# Aim:
Reproduce exactly the line in which "Which is the red" occurs and all the lines after it, ending with the last line.

# Working data:
——

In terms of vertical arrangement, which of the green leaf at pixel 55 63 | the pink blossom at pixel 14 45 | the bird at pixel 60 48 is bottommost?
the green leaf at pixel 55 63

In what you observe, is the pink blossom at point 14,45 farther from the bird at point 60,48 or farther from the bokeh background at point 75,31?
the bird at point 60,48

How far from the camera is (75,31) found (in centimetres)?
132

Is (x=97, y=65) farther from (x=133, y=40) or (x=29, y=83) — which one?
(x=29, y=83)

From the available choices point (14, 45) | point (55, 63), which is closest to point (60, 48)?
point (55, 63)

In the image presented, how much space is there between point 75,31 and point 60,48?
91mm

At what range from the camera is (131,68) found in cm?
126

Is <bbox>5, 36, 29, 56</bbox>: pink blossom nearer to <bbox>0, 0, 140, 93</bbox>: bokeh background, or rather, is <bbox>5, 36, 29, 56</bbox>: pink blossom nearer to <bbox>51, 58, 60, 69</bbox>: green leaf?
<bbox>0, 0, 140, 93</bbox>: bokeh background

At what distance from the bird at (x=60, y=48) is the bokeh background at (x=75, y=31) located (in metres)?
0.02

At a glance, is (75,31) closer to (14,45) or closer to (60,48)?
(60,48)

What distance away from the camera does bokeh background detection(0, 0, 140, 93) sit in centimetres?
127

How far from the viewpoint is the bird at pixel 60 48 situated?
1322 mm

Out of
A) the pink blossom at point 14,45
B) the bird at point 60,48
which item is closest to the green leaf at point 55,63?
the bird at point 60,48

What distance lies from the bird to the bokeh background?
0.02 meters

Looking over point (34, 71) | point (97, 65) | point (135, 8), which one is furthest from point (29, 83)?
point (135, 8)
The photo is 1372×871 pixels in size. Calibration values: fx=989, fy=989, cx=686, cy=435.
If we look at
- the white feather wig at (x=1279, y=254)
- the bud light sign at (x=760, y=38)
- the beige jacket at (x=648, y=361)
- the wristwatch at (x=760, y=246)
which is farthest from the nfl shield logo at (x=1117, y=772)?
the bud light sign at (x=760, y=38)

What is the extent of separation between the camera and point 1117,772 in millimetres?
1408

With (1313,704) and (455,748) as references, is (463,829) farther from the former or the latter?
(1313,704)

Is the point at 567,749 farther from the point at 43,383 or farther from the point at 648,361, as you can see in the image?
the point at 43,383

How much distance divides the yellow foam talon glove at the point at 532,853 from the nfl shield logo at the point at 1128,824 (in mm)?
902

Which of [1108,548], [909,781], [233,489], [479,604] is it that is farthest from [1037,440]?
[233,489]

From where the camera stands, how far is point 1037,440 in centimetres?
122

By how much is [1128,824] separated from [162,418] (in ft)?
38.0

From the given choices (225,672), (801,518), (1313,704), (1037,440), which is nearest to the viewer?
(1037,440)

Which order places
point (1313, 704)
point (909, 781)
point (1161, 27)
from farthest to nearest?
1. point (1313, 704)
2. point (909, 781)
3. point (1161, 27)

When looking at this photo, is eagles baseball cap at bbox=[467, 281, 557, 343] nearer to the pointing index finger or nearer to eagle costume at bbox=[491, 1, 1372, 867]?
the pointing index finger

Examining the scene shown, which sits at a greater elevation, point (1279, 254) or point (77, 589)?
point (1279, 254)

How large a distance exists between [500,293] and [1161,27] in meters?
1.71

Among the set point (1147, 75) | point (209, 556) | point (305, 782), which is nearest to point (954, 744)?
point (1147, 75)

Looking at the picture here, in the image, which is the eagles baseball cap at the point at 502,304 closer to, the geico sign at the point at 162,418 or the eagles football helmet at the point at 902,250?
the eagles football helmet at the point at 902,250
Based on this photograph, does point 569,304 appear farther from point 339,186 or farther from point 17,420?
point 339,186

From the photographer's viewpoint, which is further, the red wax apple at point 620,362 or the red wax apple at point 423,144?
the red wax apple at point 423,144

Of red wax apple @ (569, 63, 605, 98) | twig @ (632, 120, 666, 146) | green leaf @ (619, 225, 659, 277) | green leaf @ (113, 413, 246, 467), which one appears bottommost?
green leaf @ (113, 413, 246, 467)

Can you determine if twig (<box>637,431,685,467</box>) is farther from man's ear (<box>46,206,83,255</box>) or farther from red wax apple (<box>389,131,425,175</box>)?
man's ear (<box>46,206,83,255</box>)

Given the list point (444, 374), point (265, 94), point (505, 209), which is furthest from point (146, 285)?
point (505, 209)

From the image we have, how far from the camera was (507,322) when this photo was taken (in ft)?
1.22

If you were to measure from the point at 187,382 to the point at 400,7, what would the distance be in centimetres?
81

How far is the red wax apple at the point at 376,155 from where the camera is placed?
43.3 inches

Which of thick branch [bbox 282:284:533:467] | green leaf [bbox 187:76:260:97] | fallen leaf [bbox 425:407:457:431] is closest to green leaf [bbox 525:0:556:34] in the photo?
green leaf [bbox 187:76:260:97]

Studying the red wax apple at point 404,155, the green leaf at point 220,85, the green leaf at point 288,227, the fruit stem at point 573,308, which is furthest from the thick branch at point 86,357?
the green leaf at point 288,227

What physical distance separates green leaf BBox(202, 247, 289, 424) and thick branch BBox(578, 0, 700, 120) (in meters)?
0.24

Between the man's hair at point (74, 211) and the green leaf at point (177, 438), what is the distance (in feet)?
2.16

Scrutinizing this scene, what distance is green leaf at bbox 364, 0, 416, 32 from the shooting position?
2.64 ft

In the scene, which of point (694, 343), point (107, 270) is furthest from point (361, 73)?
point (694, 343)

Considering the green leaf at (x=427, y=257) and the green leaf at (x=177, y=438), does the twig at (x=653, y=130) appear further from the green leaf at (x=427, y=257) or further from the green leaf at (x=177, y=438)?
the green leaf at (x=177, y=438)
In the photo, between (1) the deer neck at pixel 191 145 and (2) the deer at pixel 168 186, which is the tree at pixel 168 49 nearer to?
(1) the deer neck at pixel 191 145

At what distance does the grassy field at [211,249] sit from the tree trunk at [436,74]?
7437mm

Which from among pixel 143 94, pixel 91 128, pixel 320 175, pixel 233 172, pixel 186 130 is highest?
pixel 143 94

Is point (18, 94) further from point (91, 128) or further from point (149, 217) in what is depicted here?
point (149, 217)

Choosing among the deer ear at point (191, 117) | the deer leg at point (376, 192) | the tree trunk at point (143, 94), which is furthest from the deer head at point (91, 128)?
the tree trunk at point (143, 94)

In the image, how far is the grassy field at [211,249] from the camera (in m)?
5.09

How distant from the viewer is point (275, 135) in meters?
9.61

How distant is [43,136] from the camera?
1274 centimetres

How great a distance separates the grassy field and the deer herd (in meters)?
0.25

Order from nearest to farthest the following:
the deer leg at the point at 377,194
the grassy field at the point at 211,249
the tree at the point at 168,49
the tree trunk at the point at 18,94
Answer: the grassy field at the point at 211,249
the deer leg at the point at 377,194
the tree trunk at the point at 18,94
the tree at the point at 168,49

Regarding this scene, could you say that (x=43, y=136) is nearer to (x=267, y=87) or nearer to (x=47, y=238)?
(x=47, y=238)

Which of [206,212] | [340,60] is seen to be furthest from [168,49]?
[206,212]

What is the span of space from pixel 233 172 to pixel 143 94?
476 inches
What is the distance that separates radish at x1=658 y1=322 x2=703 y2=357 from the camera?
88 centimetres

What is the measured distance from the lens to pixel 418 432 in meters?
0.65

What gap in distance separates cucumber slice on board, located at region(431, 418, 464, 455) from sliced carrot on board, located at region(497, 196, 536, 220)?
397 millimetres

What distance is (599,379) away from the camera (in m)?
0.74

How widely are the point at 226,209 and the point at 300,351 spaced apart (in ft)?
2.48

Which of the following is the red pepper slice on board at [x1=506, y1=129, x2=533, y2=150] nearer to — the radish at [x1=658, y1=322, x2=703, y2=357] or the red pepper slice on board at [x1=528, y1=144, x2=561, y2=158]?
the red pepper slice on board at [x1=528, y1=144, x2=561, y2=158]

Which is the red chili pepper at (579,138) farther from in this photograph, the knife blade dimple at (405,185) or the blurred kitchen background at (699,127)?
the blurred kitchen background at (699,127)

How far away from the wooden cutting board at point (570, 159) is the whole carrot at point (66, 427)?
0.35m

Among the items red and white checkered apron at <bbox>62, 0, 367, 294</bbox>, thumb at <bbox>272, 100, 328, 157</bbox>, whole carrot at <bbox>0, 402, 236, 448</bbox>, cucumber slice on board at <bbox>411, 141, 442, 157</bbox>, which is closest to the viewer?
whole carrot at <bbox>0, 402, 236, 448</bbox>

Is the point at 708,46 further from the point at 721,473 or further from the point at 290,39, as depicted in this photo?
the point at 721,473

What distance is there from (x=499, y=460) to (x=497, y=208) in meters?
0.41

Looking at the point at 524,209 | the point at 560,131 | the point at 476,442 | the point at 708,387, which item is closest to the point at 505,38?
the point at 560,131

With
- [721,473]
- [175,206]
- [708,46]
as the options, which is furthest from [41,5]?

——

# The result:
Which is the red chili pepper at (579,138) farther from in this photograph, the knife blade dimple at (405,185) or the blurred kitchen background at (699,127)?
the blurred kitchen background at (699,127)

How far away from the wooden cutting board at point (570, 159) is the whole carrot at point (66, 427)?
0.35m

Among the items red and white checkered apron at <bbox>62, 0, 367, 294</bbox>, thumb at <bbox>272, 100, 328, 157</bbox>, whole carrot at <bbox>0, 402, 236, 448</bbox>, cucumber slice on board at <bbox>411, 141, 442, 157</bbox>, which is closest to the viewer?
whole carrot at <bbox>0, 402, 236, 448</bbox>

Is the point at 708,46 further from the point at 721,473 or further from the point at 290,39, as depicted in this photo?
the point at 721,473

What distance is there from (x=499, y=460) to (x=497, y=208) in meters?
0.41

Looking at the point at 524,209 | the point at 560,131 | the point at 476,442 | the point at 708,387, which item is closest to the point at 505,38?
the point at 560,131

With
- [721,473]
- [175,206]
- [708,46]
as the options, which is furthest from [41,5]?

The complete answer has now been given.